Using Natural Experiment and Randomized Trial Designs to Improve Internal Validity

Research relating social determinants of health to DNA methylation measures of aging consists mostly of correlational study designs with limited ability to establish causality of associations. So-called “natural experiments,” in which an event or policy change alters socioeconomic circumstances for a segment of the population, provide one path to strengthening causal inference [140]. Changes over time and/or differences across borders in schooling reforms mandating additional years of education, minimum wage thresholds, or other anti-poverty policies are settings in which to investigate causal effects of social determinants on biological aging.
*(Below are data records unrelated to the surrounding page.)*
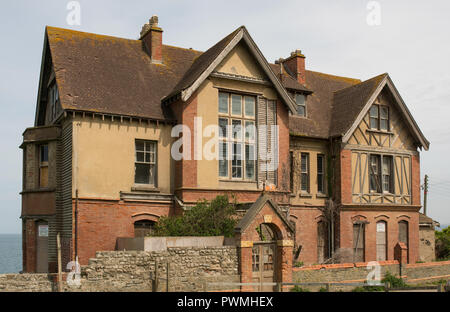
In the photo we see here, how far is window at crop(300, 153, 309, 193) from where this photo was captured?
29770 millimetres

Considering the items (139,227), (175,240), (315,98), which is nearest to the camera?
(175,240)

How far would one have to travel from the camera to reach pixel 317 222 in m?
29.6

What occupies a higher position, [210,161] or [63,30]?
[63,30]

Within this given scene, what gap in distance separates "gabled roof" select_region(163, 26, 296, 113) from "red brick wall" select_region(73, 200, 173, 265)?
558 cm

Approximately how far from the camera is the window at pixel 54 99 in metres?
25.6

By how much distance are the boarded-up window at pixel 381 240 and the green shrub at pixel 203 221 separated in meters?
11.4

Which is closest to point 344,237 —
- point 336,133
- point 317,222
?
point 317,222

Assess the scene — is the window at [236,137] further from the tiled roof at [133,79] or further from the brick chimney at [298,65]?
the brick chimney at [298,65]

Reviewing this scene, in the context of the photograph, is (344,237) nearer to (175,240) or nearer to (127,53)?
(175,240)

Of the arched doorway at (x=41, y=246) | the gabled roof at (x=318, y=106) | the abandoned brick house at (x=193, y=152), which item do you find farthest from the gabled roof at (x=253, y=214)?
the arched doorway at (x=41, y=246)

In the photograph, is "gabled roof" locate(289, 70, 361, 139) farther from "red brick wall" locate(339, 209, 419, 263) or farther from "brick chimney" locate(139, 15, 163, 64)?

Randomized controlled trials of anti-poverty interventions and other programs to address social determinants represent another promising research direction [141, 142].

Developing Population-Representative Samples to Improve External Validity

Participation in biomedical research in general and DNA-based research, in particular, tends to be lower for persons with less education and members of a certain race/ethnic identity groups [143,144,145]. Underrepresentation of such groups is especially pronounced in large biobank datasets, and although there are many strategies to address this challenge, none are perfect and some may induce their own biases [146,147,148,149,150]. Oversampling of underrepresented populations and the application of survey probability weights can help generate more population-representative estimates [151]. However, a concern is that low socioeconomic status and non-White individuals who choose to participate in DNA research may differ from those who do not in ways that may be consequential for aging, resulting in selection bias. There has not yet been systematic consideration of these types of selection bias issues in relation to measures of biological aging. As the field matures out of its early days, closer attention is needed to which individuals and groups may be missing or underrepresented in existing samples. This need is being recognized and addressed with initiatives such as National Institute on Aging and National Institute on Minority Health and Health Disparities priority funding for social epigenomics research (https://www.nimhd.nih.gov/programs/extramural/investigator-initiated-research/socioepigenomics-grants.html). Data generated under this initiative and other datasets from underrepresented groups and populations should receive the careful attention to evaluate the extent to which findings accumulated in samples of mostly White and higher socioeconomic status individuals replicate in different and more diverse samples.

Conclusion

Novel measures quantified in DNA methylation are being used to capture processes of biological aging in ways that may inform why and how social inequality is associated with aging-related disparities in health. These new tools have the potential to help evaluate how exposures contribute to risk in people who are still “pre-symptomatic” and ultimately may provide surrogate end points for testing the effects of social programs on healthy aging decades before effects on aging-related chronic disease or mortality would be apparent.